People frequently ask me why I don't have children. It's because I'm smart. It's because I'm observant. It's because I noticed from a young age that motherhood changes women, and not for the better! I have always known that motherhood is not for me. I didn't even play with baby dolls as a child - only fashion dolls. It is a way of life that has never interested me in the slightest.
I remember having a tantrum with my mum when she insisted on dragging me to the GP for a Rubella injection when I was 11. I knew then that it wasn't needed - I was never having babies. She didn't believe me and gave me the standard grown up answer of "You'll change your mind when you get older". I'm now 43 - and I still haven't changed my mind, nor do I have any regrets or worries that I might have made the wrong decision and left it too late. I have made the right choice for me - babies are just not my thing.
I have noticed over the years that something happens to women when they have a baby. The first pregnancy is filled with excitement and joyfulness - they can't wait! Subsequent pregnancies are much more subdued and quiet. There is little fanfare in the announcement and the joyfulness isn't apparent - because they know what they are in for! The blessing of ignorance has been stripped from them and replaced with experience of the birthing chamber and the day to day toils of childcare.
I have watched motherhood turn bright, ambitious women into snazzy, resentful individuals, envious of anyone with an ounce of success or freedom. I have seen kind, compassionate women become engulfed in entitlement, expecting the world to bend over backwards for them just because they have a few kids in tow! As if!
Motherhood diminishes women and dulls their sparkle. They lose their glitter. Motherhood can derail a promising career; or render it completely out of the question, particularly if education has been forsaken in favour of getting pregnant as young as possible. When motherhood is viewed as a career choice, as it is by lots of teenage girls; or a get out of life free card when women reach a certain age and realise that they have done nothing with their life so far except drift, resentment is the result; resentment that they are shackled to the home and a school run; resentment towards their man who gets to enjoy a career and the success that goes with it; resentment of women who don't have children and who live a life of more freedom.
It seems to me that the only person a woman can really trap with the 'accidental' pregnancy plan, is herself. But she knows that an empty nest just isn't enough to keep a man coming home every night to a wife he never wanted, or has tired of. And if she can't have more children herself, she'll use the grandchildren to fill the void.

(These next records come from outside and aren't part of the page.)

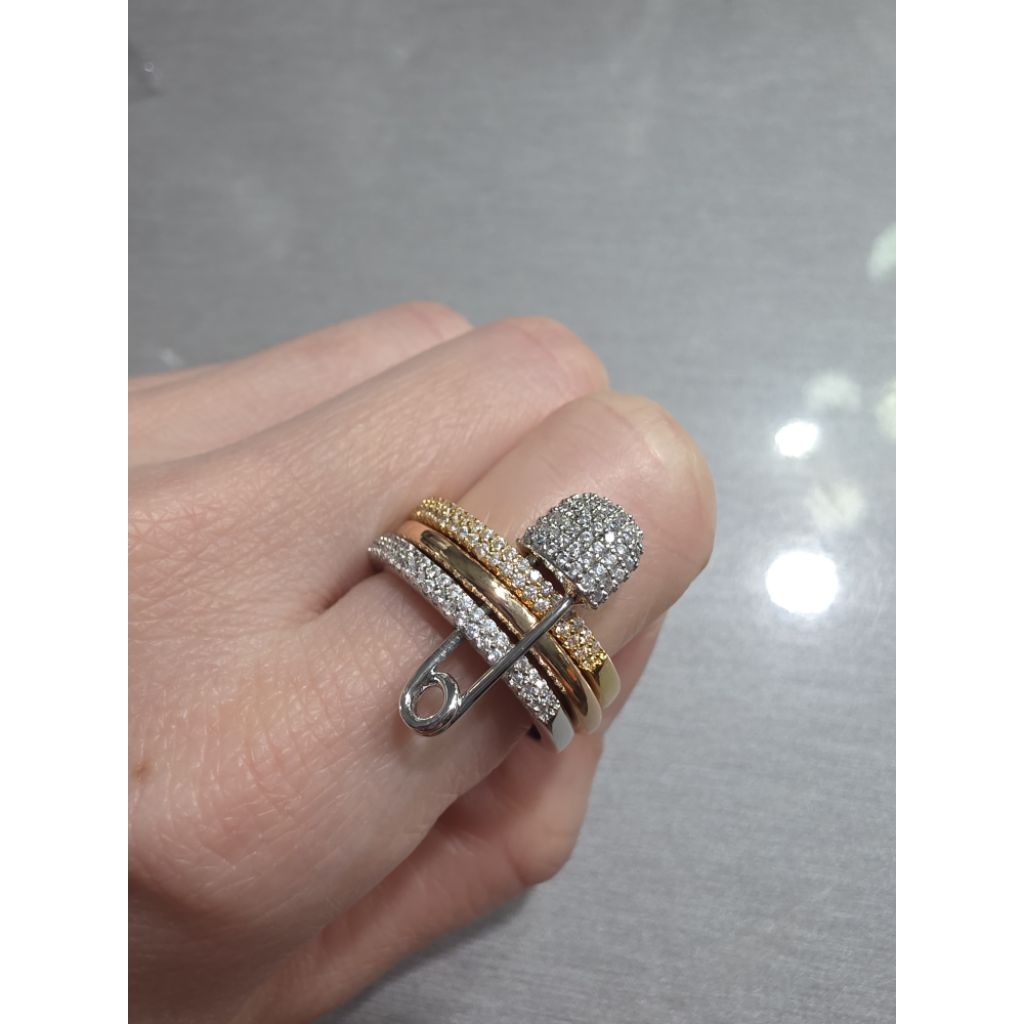 Cincin APM monaco Peniti Anting APM Monaco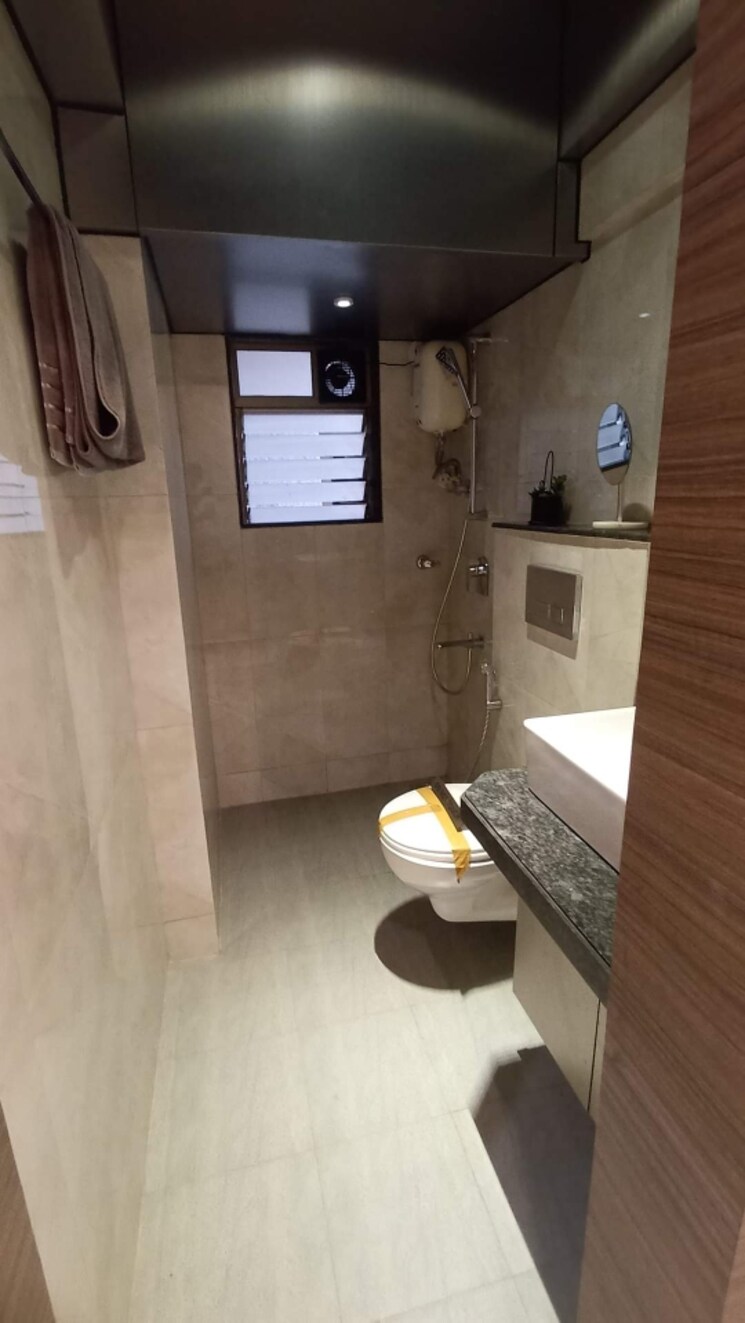 Bathroom, deep-sky 1 Bedroom 375 Sq.Ft. Apartment In Vasai East Palghar 7779483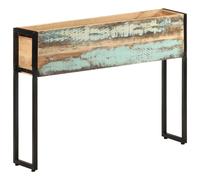 Prolenta Premium - Jardinière 90x20x68 Cm Bois De Récupération Massif Multicolore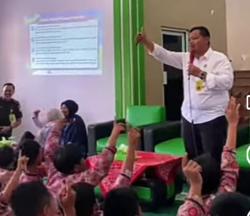 Edukasi Hukum di Sekolah, Kejari Pringsewu Ajak Masyarakat Cegah Kekerasan Perempuan dan Anak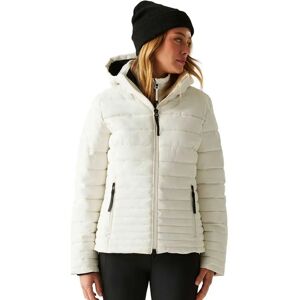 Regatta Kelane Jacket Stone White / Black 10 Women Regatta Kelane Jacket Stone White / Black 10 Women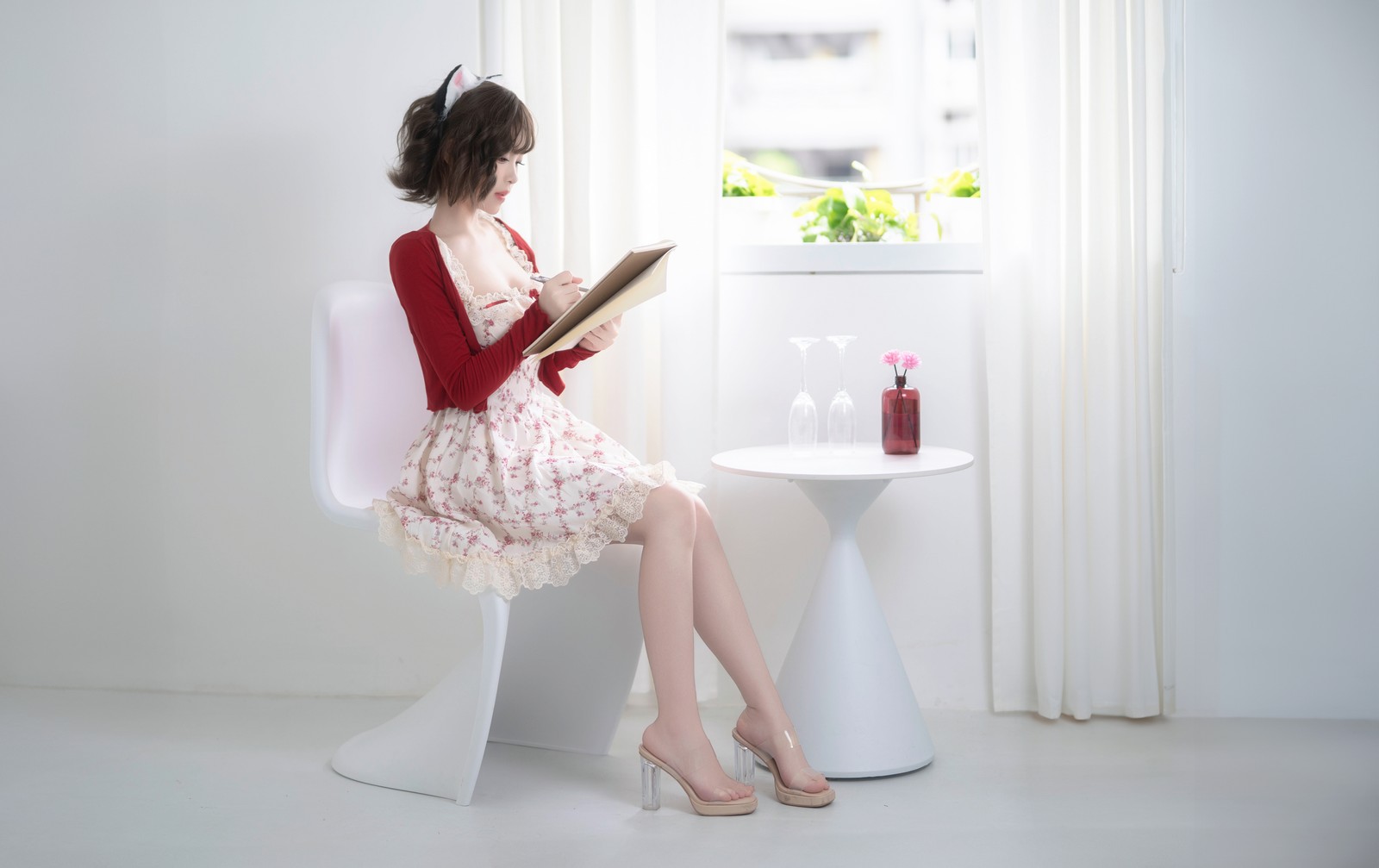 Bangni邦尼 – 限定女友 写真集（40P-11V-383.6MB）恋爱系主题插图7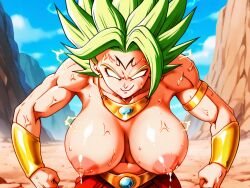 broly (cosplay) from dragon ball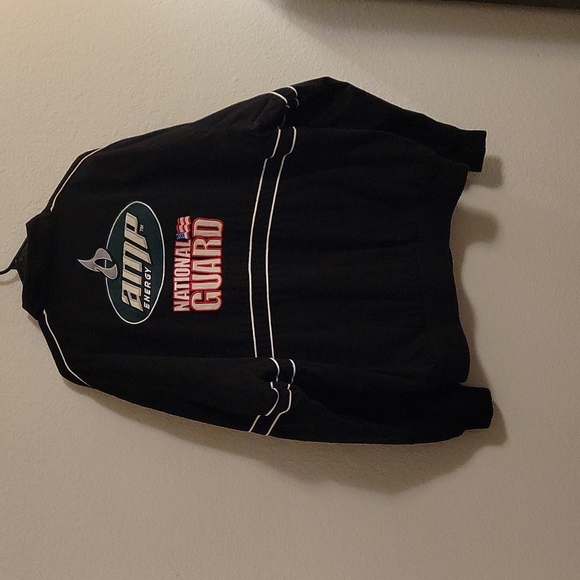 Nascar Dale Earnhardt jr AMP Racing Jacket - Black - XL - Picture 12 of 16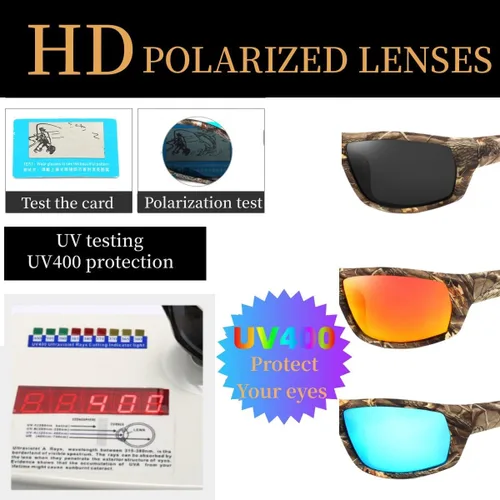Miniatura 4 de Gafas de sol deportivas para ciclismo, conducción, pesca, béisbol, correr, para hombres y mujeres, lentes UV400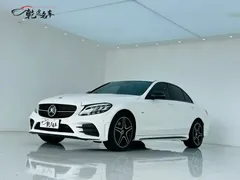 2021 Mercedes-Benz C-Class C 260, белый — фото 1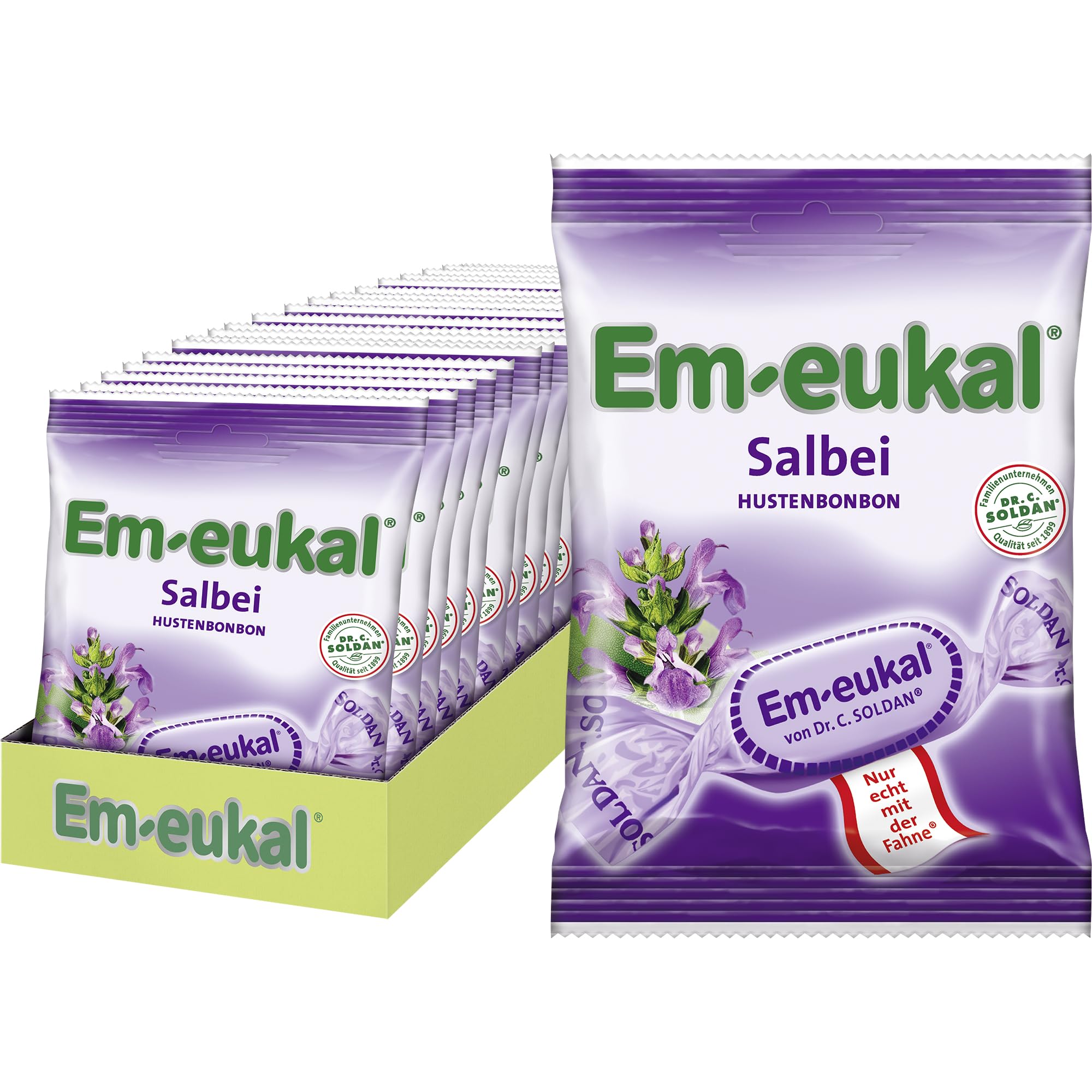 Em-eukal Salbei, 20er Pack (20 x 75 g)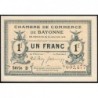 Bayonne - Pirot 21-9a - 1 franc - Série D - 16/01/1915 - Etat : pr.NEUF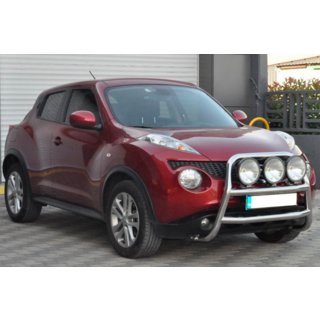 Bullbar WT018 (RVS) foto 4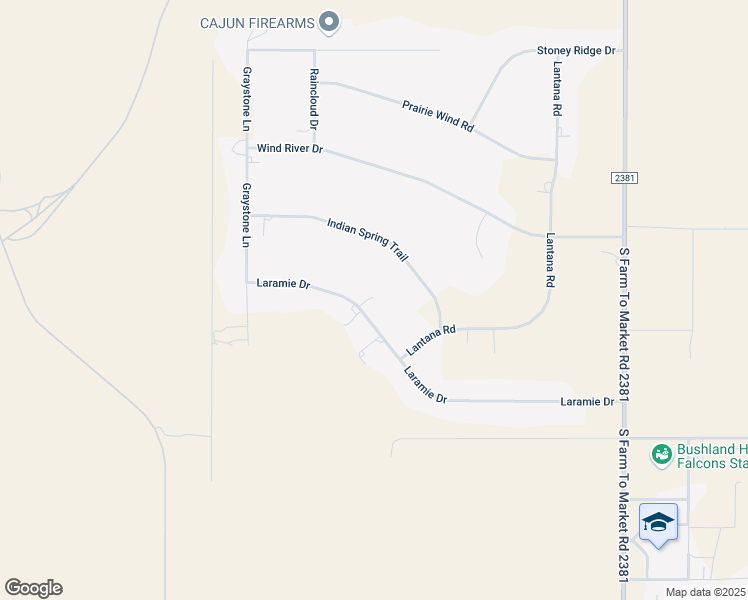 map of restaurants, bars, coffee shops, grocery stores, and more near 20098-20100 Laramie in Potter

Men will take any and every opportunity to leave the house that has become a creche, whenever they can. They take on jobs that mean they work away a lot; they stay late at work for meetings; they have to play golf with the boss at weekends; they work overtime to gain promotions. And ultimately, a man is always free to walk away from the relationship and start again with someone new, possibly even having more children and a whole new family. Men are never really trapped by parenthood in the way that women are, for it is always the women who are left holding the babies.
Call me crazy, but I am not prepared to take such a high risk gamble with my life and the freedom that is so important to me. I want to be as free as any man, and the only way I can achieve that is to remain blissfully child-free. I certainly don't feel as if I am missing out on anything. My nurturing side is given over to animals and my counselling work, and my ambition has never been derailed. I generally achieve my goals, because I can commit to them fully; I am not distracted by childcare duties.
So I am content with my choice to remain child-free. What does irritate me though is the resentment I get from women with children, because I have more free time and disposable income than they might have. I can spend my money on what I want. If I want a new Chanel perfume I can buy one, with my own money, not a husbands - I don't have to wonder if the kids need new shoes first. If I want to go away alone on a nice holiday, I can do so - I don't need to organise childcare first and then worry all week! I am free to do as I please. Spending my life hiding behind a pram has never been my aspiration, but for some women, giving birth is the best way for them to avoid life, tucked far away from the working world and the responsibilities that go with it.
This doesn't go down well with some mums who seem to think that their life choice is more valid and important than mine. It isn't. The fact that they work to provide for their kids isn't more valid that the fact that I write to provide for myself. But I often get comments like "Mmm, it must be nice" Yes, it is.
I make no apologies for my life. I chose not to get married or have children because I knew it would make me feel trapped and I need to feel free. I had the sense to think ahead - I took a good long look at motherhood and I didn't like the end the result I saw, so I didn't go down that path. Which means that I don't wake up in my mid-forties wondering where my life has gone and why I haven't done anything with it! I wake up knowing that I have achieved most of my goals and I am still setting new ones that I will achieve in the future. I'm just not interested in being beamed up by the mothership.
My journey is one of freedom and fancy, of glitter and glamour. My path is artistic and creative. I have the freedom to follow my heart wherever it leads and to chase after my wildest dreams...to go where the whim takes me, because freedom is my bliss.